» Given records:
····················
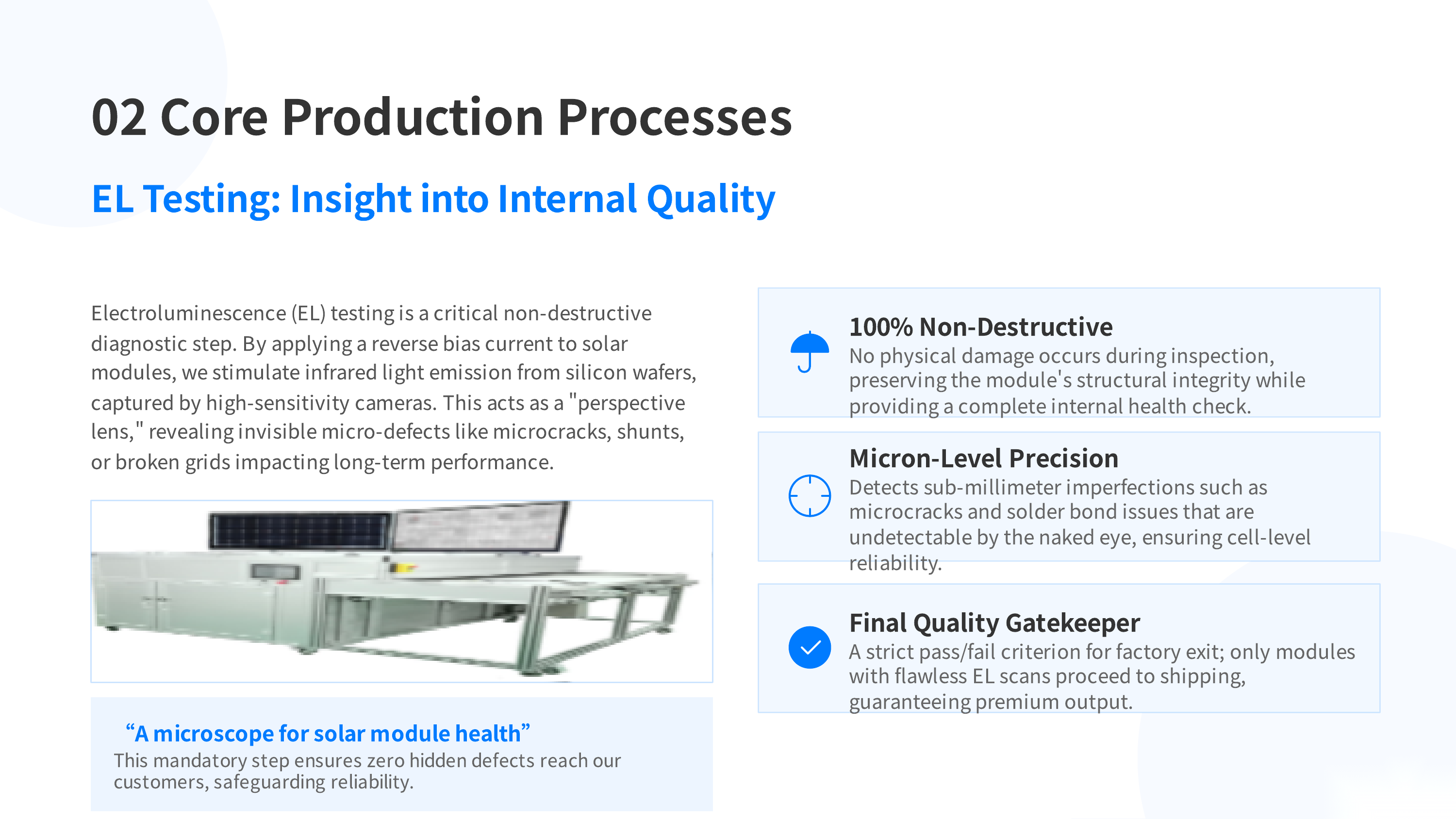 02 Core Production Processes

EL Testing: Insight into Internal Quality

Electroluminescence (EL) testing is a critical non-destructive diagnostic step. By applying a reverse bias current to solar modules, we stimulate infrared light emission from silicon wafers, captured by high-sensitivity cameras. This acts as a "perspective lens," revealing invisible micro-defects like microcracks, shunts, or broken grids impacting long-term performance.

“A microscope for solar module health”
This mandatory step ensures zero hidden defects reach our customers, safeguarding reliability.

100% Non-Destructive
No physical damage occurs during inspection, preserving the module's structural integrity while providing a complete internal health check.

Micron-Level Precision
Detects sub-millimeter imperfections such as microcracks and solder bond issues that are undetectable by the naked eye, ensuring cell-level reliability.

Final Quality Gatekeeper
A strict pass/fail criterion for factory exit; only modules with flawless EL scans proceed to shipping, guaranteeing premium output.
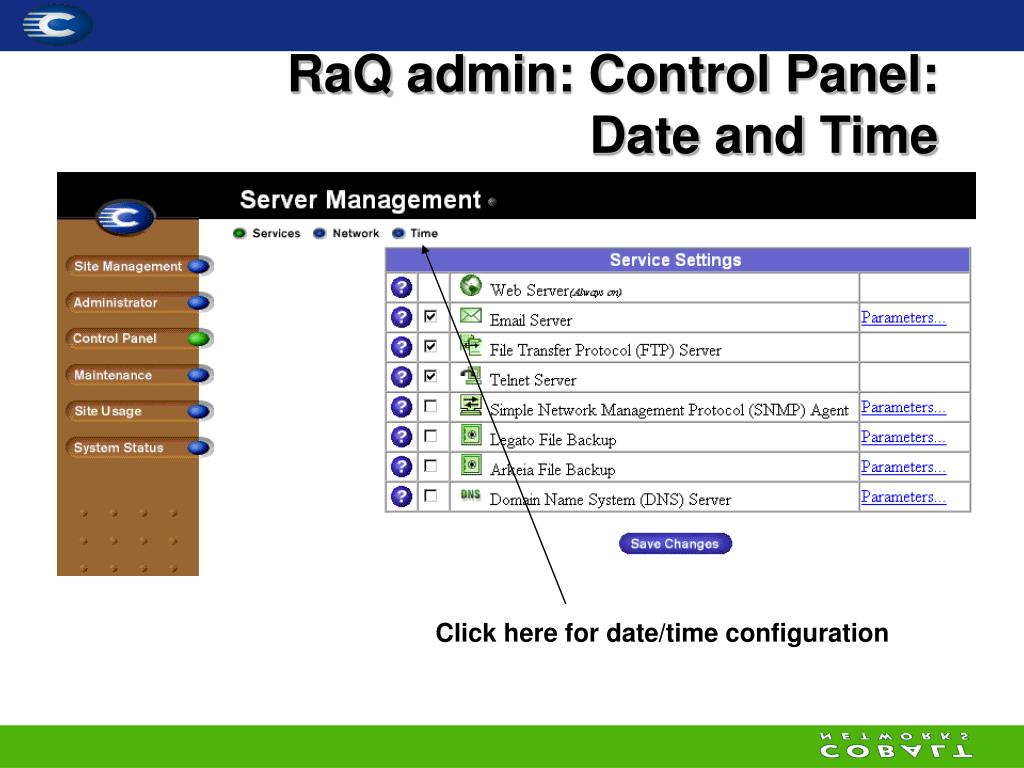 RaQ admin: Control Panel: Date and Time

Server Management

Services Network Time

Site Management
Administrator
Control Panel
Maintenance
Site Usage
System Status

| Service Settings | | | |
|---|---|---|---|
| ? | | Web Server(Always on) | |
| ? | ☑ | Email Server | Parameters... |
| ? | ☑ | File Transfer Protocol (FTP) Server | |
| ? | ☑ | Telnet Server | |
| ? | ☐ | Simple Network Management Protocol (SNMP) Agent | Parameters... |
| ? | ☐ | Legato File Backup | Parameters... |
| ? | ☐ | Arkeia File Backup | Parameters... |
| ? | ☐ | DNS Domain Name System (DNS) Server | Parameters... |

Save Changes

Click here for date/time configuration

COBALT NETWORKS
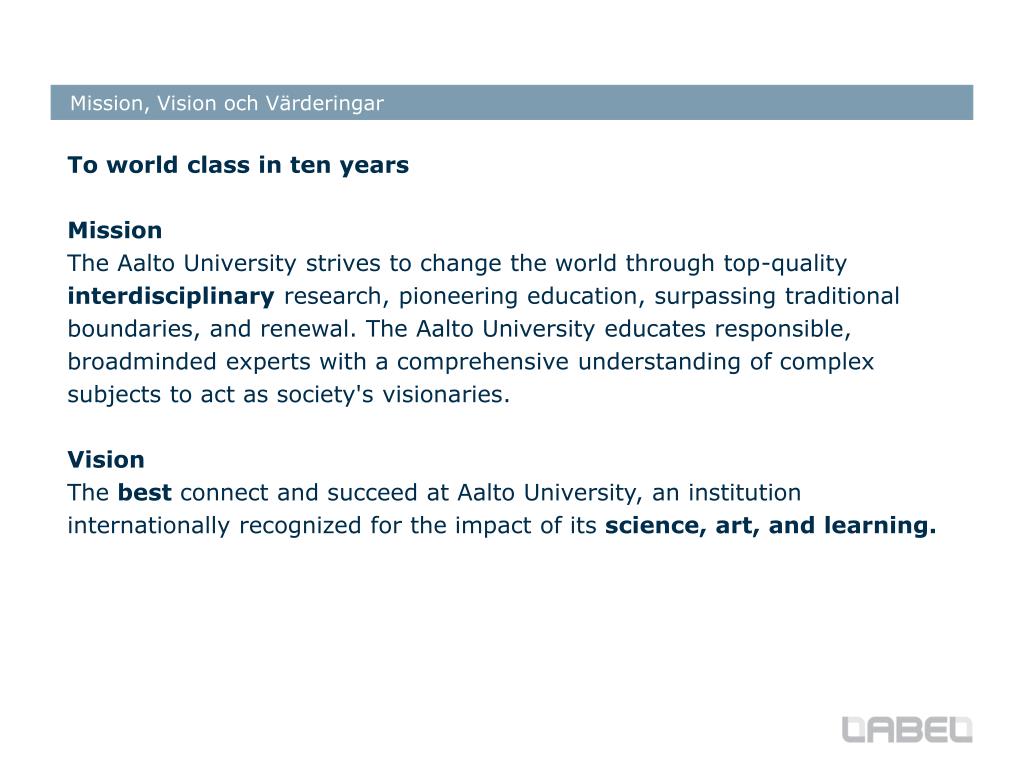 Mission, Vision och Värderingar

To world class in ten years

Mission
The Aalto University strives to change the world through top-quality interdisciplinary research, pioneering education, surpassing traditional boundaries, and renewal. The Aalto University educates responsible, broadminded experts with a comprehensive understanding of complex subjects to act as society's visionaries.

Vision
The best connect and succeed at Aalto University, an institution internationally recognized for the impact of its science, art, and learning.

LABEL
····················
» What this task involves:
Filter the data above down to lines with the word "Management", and copy them.

» Solved problem:
Server Management
Site Management
| ? | ☐ | Simple Network Management Protocol (SNMP) Agent | Parameters... |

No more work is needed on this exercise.